**EXERCISE:**
Copy the entries below, keeping every line unchanged.

**DATA LINES:**

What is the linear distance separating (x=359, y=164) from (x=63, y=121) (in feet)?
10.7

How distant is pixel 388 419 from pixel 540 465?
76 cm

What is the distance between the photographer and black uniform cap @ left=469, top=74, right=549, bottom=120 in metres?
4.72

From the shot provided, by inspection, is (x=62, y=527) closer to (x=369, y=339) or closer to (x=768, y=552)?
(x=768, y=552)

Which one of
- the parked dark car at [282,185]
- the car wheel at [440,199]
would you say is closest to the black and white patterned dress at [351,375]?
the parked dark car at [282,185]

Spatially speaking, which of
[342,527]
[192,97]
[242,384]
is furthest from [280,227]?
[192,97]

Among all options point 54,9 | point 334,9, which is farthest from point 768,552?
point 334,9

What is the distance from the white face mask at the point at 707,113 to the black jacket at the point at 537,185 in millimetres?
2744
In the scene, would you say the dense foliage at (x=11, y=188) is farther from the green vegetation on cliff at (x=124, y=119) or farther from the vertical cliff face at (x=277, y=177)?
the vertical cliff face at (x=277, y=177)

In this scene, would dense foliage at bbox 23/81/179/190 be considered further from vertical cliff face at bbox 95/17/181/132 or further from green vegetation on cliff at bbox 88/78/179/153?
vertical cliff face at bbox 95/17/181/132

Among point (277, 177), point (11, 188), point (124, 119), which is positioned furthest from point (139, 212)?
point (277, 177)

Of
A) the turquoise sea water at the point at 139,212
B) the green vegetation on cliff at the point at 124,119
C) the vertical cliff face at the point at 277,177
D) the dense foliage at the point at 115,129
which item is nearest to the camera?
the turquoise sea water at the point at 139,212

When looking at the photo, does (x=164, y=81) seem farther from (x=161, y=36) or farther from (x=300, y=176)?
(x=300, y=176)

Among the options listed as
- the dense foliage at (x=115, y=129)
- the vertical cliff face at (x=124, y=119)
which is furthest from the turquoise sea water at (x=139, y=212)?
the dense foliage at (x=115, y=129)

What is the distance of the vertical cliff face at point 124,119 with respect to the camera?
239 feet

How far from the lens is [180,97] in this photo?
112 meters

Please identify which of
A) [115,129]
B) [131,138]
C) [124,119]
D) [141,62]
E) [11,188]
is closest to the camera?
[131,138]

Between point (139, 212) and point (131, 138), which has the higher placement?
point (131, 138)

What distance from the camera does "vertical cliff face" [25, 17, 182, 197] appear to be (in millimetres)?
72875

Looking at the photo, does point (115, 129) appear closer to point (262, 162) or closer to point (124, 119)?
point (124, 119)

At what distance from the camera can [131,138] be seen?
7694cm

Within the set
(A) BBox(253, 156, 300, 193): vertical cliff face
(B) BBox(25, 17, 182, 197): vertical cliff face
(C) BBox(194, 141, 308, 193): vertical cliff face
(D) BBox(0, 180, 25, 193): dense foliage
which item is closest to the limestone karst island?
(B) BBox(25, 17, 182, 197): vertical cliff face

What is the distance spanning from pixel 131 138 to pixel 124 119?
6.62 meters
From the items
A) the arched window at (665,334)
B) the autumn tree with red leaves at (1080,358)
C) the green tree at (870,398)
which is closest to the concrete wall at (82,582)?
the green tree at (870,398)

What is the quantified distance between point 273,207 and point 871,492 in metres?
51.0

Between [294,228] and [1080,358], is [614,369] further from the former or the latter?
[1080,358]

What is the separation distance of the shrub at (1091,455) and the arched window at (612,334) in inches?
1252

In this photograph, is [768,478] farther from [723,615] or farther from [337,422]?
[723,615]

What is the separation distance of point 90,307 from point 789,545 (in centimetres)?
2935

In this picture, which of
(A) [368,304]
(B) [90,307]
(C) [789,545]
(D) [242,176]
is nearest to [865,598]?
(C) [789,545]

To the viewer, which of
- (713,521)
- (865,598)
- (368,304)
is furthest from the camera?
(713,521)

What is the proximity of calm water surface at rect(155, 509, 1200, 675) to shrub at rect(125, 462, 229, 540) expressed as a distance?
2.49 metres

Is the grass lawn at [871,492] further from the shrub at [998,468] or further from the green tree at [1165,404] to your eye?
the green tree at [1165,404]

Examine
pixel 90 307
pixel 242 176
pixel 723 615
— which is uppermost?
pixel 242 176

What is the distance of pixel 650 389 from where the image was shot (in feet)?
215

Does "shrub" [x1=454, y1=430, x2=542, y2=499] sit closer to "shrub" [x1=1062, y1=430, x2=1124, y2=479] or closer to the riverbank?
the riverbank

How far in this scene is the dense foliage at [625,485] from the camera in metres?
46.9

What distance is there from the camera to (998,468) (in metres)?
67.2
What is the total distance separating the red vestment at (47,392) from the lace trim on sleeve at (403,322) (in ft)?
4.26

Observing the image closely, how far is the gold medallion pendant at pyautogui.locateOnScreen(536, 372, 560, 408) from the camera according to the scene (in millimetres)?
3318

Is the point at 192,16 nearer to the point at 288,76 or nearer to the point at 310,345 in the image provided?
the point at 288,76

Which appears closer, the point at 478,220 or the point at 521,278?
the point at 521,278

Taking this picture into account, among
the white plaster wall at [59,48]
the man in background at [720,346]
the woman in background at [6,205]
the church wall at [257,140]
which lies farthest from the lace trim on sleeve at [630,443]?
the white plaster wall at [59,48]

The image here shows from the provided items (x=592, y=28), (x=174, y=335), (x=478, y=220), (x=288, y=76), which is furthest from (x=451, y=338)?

**COMPLETED TASK:**
What is the linear distance separating (x=359, y=164) from (x=63, y=121) (in feet)?
10.7

How distant is pixel 388 419 from pixel 540 465?
76 cm

What is the distance between the photographer and black uniform cap @ left=469, top=74, right=549, bottom=120 in metres?
4.72

From the shot provided, by inspection, is (x=62, y=527) closer to (x=369, y=339) or closer to (x=768, y=552)?
(x=768, y=552)

Which one of
- the parked dark car at [282,185]
- the car wheel at [440,199]
would you say is closest to the black and white patterned dress at [351,375]?
the parked dark car at [282,185]

Spatially speaking, which of
[342,527]
[192,97]
[242,384]
is furthest from [280,227]?
[192,97]

Among all options point 54,9 | point 334,9, which is farthest from point 768,552?
point 334,9

What is the distance from the white face mask at the point at 707,113 to the black jacket at the point at 537,185 in millimetres?
2744
In the scene, would you say the dense foliage at (x=11, y=188) is farther from the green vegetation on cliff at (x=124, y=119) or farther from the vertical cliff face at (x=277, y=177)?
the vertical cliff face at (x=277, y=177)

In this scene, would dense foliage at bbox 23/81/179/190 be considered further from vertical cliff face at bbox 95/17/181/132 or further from green vegetation on cliff at bbox 88/78/179/153?
vertical cliff face at bbox 95/17/181/132

Among point (277, 177), point (11, 188), point (124, 119), which is positioned furthest from point (139, 212)?
point (277, 177)

Of
A) the turquoise sea water at the point at 139,212
B) the green vegetation on cliff at the point at 124,119
C) the vertical cliff face at the point at 277,177
D) the dense foliage at the point at 115,129
which item is nearest to the camera?
the turquoise sea water at the point at 139,212

When looking at the photo, does (x=164, y=81) seem farther from (x=161, y=36) or farther from (x=300, y=176)?
(x=300, y=176)

Among the options listed as
- the dense foliage at (x=115, y=129)
- the vertical cliff face at (x=124, y=119)
which is furthest from the turquoise sea water at (x=139, y=212)?
the dense foliage at (x=115, y=129)

What is the distance of the vertical cliff face at point 124,119 with respect to the camera?
239 feet

How far from the lens is [180,97] in this photo?
112 meters

Please identify which of
A) [115,129]
B) [131,138]
C) [124,119]
D) [141,62]
E) [11,188]
is closest to the camera?
[131,138]

Between point (139, 212) and point (131, 138), which has the higher placement?
point (131, 138)

What distance from the camera does "vertical cliff face" [25, 17, 182, 197] appear to be (in millimetres)?
72875

Looking at the photo, does point (115, 129) appear closer to point (262, 162) or closer to point (124, 119)?
point (124, 119)

At what distance from the camera can [131,138] be seen?
7694cm

Within the set
(A) BBox(253, 156, 300, 193): vertical cliff face
(B) BBox(25, 17, 182, 197): vertical cliff face
(C) BBox(194, 141, 308, 193): vertical cliff face
(D) BBox(0, 180, 25, 193): dense foliage
which item is closest to the limestone karst island?
(B) BBox(25, 17, 182, 197): vertical cliff face

What is the distance spanning from pixel 131 138 to pixel 124 119?
6.62 meters
From the items
A) the arched window at (665,334)
B) the autumn tree with red leaves at (1080,358)
C) the green tree at (870,398)
which is closest to the concrete wall at (82,582)?
the green tree at (870,398)

What is the quantified distance between point 273,207 and point 871,492 in metres?
51.0

Between [294,228] and [1080,358], is [614,369] further from the former or the latter?
[1080,358]

What is the separation distance of the shrub at (1091,455) and the arched window at (612,334) in inches?
1252

In this photograph, is [768,478] farther from [723,615] or farther from [337,422]?
[723,615]

What is the separation distance of point 90,307 from point 789,545 (in centimetres)?
2935

In this picture, which of
(A) [368,304]
(B) [90,307]
(C) [789,545]
(D) [242,176]
is nearest to [865,598]?
(C) [789,545]

To the viewer, which of
- (713,521)
- (865,598)
- (368,304)
is furthest from the camera?
(713,521)

What is the proximity of calm water surface at rect(155, 509, 1200, 675) to shrub at rect(125, 462, 229, 540) expressed as a distance?
2.49 metres

Is the grass lawn at [871,492] further from the shrub at [998,468] or further from the green tree at [1165,404] to your eye?
the green tree at [1165,404]

Examine
pixel 90 307
pixel 242 176
pixel 723 615
— which is uppermost?
pixel 242 176

What is the distance of pixel 650 389 from where the image was shot (in feet)?
215

Does "shrub" [x1=454, y1=430, x2=542, y2=499] sit closer to "shrub" [x1=1062, y1=430, x2=1124, y2=479] or closer to the riverbank?
the riverbank

How far in this scene is the dense foliage at [625,485] from the camera in metres?
46.9

What distance is there from the camera to (998,468) (in metres)?
67.2
What is the total distance separating the red vestment at (47,392) from the lace trim on sleeve at (403,322) (in ft)?
4.26

Observing the image closely, how far is the gold medallion pendant at pyautogui.locateOnScreen(536, 372, 560, 408) from the camera according to the scene (in millimetres)?
3318

Is the point at 192,16 nearer to the point at 288,76 or nearer to the point at 310,345 in the image provided?
the point at 288,76

Which appears closer, the point at 478,220 or the point at 521,278?
the point at 521,278

Taking this picture into account, among
the white plaster wall at [59,48]
the man in background at [720,346]
the woman in background at [6,205]
the church wall at [257,140]
which lies farthest from the lace trim on sleeve at [630,443]?
the white plaster wall at [59,48]

The image here shows from the provided items (x=592, y=28), (x=174, y=335), (x=478, y=220), (x=288, y=76), which is furthest from (x=451, y=338)?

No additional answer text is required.